Ikmor spoke to the Haloga, then listened to his reply. "He says his name is Odd the son of Aki, and that he will only fight among the best soldiers in the world. Till now he thought those were his own people, but you have beaten us, so he must have been wrong."
"For that I'll find him a place," Krispos said, grinning. Ikmor translated. Odd the son of Aki dipped his head to Krispos, then stepped aside. A Videssian officer took charge of him.
As the day went on, more Halogai broke ranks and asked leave to join the imperial army. Most of them gave the same reason Odd had. By the time the last northerner filed out of Pliskavos, Krispos found he had recruited a good-sized company. Ikmor turned his back on the men who had gone over.
The Halogai marched around Pliskavos toward the quays. More evidence of imperial might awaited them there: Kanaris' warships, holding their place against the current of the Astris like so many sparrowhawks hovering above a mousehole.
Krispos rode Progress up toward the riverbank so he could watch the northerners embark on their rafts. Ikmor paced alongside him, though two guardsmen made sure they were between the chieftain and the Avtokrator at all times.
The Halogai paddled the first raft out onto the Astris a little past noon. A dromon shadowed it all the way across the river, the fearsome siphon tube pointing straight at it. The wallowing raft was completely at the dromon's mercy. No one, Haloga or imperial, could doubt it. More than anything else, that first river crossing brought home who had won and who had lost.
More and more rafts set out. Not all of them enjoyed the attentions of a dromon all the way across the Astris, but the warships stayed close enough to leave no question of what they could do at need. Destroying the northerners' dugout canoes had been an unequal struggle. Attacking the rafts would have been a massacre.
Zaidas made his way through the crowd to Krispos. "All the Halogai passed before me, your Majesty. I found no sign of Harvas' presence."
"Go rest, then," Krispos told him. The young mage had always been reedy. Now he was a thin reed indeed.
Even so, he tried to protest. "I ought to go into the town, to see whether the evil wizard still lurks within." He weakened his own words with an enormous yawn.
"The shape you're in, you're likelier to fall asleep than find him," Krispos said. "I'll keep wizards posted at each gate. If he's in there, he won't get out." He did his best to look stern and imperial. It probably wasn't a very good best; Zaidas winked at him. But the mage went back toward the camp, which was what Krispos had in mind.
The rafts the Halogai had built carried only a fraction of them over the Astris that first day. The northerners who were left behind spread their bedrolls outside of Pliskavos. The countrymen's campfires blazed from the far shore. Between the two groups, up and down, up and down along the river, the dromons of the imperial fleet prowled all night long.

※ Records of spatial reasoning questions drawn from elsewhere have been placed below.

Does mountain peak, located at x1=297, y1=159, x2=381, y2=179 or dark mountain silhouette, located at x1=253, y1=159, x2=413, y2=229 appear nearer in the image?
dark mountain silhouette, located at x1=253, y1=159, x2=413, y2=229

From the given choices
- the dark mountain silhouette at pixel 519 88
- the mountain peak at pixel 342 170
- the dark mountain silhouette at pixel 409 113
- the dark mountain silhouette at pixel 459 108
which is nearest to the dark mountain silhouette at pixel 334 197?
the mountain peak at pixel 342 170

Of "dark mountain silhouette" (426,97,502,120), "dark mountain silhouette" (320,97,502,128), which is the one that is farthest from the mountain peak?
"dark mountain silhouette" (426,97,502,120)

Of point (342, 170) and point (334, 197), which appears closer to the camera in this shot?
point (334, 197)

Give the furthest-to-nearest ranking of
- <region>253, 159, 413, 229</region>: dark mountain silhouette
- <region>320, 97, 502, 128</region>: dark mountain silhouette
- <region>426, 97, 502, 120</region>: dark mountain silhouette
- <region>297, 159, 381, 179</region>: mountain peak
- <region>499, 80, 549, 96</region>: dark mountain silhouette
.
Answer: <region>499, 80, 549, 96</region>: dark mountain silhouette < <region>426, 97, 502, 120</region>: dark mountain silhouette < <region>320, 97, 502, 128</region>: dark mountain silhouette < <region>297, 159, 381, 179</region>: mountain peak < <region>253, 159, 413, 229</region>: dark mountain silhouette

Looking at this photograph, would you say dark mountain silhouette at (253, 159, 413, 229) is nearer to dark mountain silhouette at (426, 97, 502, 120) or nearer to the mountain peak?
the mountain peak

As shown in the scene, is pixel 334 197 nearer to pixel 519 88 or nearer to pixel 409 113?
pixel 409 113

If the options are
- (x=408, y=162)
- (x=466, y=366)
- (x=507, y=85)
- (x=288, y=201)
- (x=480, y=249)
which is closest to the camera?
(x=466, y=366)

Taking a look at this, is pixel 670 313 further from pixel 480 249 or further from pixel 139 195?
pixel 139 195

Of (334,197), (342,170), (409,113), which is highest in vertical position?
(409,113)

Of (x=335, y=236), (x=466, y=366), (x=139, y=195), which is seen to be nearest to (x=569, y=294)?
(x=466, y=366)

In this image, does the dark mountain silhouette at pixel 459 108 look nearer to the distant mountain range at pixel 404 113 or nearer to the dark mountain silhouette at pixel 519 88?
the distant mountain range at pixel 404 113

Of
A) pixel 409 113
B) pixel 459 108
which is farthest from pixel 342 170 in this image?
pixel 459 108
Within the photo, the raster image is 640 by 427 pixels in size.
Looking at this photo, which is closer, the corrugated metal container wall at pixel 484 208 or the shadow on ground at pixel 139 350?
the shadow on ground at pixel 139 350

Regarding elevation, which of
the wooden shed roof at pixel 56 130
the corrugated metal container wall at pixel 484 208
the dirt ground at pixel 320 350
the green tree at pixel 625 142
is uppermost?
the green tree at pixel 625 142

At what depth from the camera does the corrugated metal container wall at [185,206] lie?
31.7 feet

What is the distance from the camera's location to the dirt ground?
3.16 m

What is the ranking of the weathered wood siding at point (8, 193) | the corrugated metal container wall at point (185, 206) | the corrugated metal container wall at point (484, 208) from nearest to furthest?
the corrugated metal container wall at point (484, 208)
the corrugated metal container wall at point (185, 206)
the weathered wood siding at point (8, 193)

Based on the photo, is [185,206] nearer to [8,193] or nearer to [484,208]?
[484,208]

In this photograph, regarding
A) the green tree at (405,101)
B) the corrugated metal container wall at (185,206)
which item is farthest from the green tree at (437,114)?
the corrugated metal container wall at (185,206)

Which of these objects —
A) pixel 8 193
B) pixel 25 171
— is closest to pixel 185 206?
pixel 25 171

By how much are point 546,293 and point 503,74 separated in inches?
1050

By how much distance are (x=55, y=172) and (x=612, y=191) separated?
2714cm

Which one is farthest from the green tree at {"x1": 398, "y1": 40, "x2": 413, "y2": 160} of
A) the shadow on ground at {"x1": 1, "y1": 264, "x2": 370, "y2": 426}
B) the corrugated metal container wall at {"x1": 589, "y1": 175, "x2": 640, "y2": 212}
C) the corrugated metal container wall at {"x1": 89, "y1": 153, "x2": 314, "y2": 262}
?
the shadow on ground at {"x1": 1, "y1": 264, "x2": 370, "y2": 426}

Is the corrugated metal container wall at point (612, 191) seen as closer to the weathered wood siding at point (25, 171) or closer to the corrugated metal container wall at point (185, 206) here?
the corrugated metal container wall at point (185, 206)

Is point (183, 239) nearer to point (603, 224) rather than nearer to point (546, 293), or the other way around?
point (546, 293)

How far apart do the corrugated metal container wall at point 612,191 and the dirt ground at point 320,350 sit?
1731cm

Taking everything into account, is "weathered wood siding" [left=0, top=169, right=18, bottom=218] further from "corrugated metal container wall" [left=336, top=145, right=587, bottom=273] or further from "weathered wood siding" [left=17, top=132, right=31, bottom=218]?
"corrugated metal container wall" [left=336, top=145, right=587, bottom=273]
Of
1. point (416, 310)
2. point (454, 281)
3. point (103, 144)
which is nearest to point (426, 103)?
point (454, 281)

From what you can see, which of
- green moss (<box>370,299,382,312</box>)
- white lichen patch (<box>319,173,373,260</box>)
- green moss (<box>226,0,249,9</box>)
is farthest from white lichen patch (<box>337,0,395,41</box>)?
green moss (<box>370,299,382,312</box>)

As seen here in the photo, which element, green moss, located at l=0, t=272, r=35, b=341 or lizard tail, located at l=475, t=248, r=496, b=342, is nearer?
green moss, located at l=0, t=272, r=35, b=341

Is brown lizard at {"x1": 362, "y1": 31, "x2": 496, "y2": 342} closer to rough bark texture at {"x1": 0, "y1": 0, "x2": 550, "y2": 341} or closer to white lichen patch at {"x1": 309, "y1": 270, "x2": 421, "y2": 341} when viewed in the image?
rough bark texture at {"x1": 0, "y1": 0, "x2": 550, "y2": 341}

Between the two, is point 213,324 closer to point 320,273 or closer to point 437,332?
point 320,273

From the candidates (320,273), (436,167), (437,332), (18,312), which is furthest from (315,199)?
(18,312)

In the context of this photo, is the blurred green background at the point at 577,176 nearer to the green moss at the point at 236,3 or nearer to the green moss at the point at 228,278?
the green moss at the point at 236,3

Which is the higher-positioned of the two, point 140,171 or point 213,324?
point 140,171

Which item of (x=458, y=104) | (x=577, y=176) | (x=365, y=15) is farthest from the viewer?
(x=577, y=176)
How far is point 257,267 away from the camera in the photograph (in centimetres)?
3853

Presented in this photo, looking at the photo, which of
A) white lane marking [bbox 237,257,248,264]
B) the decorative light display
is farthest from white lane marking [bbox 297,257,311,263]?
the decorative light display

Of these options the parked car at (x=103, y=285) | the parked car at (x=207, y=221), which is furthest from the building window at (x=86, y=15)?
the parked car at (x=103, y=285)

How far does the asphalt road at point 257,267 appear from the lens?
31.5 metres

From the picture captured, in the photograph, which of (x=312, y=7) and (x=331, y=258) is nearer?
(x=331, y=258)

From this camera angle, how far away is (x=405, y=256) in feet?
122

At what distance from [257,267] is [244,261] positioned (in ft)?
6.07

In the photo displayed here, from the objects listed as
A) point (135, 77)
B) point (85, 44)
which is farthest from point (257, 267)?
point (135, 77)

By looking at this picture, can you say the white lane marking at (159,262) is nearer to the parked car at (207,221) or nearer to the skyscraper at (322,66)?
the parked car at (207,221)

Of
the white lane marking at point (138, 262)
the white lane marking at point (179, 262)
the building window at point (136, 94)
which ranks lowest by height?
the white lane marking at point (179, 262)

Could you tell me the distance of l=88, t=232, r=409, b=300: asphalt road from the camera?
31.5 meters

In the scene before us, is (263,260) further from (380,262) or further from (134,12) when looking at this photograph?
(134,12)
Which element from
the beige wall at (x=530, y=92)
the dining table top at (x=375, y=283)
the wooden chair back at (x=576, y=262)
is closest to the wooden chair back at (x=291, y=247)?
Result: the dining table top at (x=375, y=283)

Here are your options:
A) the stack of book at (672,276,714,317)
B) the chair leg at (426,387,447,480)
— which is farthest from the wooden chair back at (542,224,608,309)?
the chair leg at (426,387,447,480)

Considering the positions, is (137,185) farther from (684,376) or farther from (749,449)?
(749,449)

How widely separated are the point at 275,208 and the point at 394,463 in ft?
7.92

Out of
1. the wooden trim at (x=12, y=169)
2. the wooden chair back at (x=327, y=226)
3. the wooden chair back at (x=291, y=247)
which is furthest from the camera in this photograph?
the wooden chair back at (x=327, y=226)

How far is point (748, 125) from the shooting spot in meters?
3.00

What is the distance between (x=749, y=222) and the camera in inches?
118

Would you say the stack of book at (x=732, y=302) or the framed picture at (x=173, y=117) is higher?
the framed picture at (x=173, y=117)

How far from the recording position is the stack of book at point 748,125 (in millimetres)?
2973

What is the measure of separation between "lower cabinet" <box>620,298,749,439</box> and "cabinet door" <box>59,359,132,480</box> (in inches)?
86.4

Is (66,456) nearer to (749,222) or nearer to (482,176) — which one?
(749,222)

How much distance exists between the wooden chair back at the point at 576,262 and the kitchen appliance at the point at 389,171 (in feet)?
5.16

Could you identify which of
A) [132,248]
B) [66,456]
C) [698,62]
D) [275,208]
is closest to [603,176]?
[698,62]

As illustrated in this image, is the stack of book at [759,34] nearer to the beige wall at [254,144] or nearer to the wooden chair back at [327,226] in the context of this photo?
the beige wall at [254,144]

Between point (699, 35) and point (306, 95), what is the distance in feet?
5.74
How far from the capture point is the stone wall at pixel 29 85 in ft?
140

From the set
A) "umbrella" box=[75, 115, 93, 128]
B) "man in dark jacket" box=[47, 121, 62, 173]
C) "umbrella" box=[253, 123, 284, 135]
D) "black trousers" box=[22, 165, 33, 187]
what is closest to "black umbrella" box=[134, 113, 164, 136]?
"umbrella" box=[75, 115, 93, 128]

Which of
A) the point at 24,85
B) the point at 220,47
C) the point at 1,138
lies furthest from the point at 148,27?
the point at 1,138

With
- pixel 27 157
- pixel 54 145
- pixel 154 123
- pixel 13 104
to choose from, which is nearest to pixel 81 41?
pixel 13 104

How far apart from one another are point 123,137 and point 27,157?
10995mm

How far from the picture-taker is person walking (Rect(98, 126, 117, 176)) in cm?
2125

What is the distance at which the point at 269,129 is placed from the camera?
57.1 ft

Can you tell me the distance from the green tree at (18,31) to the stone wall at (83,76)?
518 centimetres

Videssian archers stood guard through the night on the southern bank of the Astris, alert in case the Halogai proved treacherous. But most of the imperial army returned to the camp on the other side of the palisade. At the officers' meeting that evening, Sarkis gave Krispos a sly look. "May I read your mind, Majesty?"
"Go ahead," Krispos told him.
"You're wishing a nice big band of Khamorth would pitch into the Halogai on their way north and finish the job we started."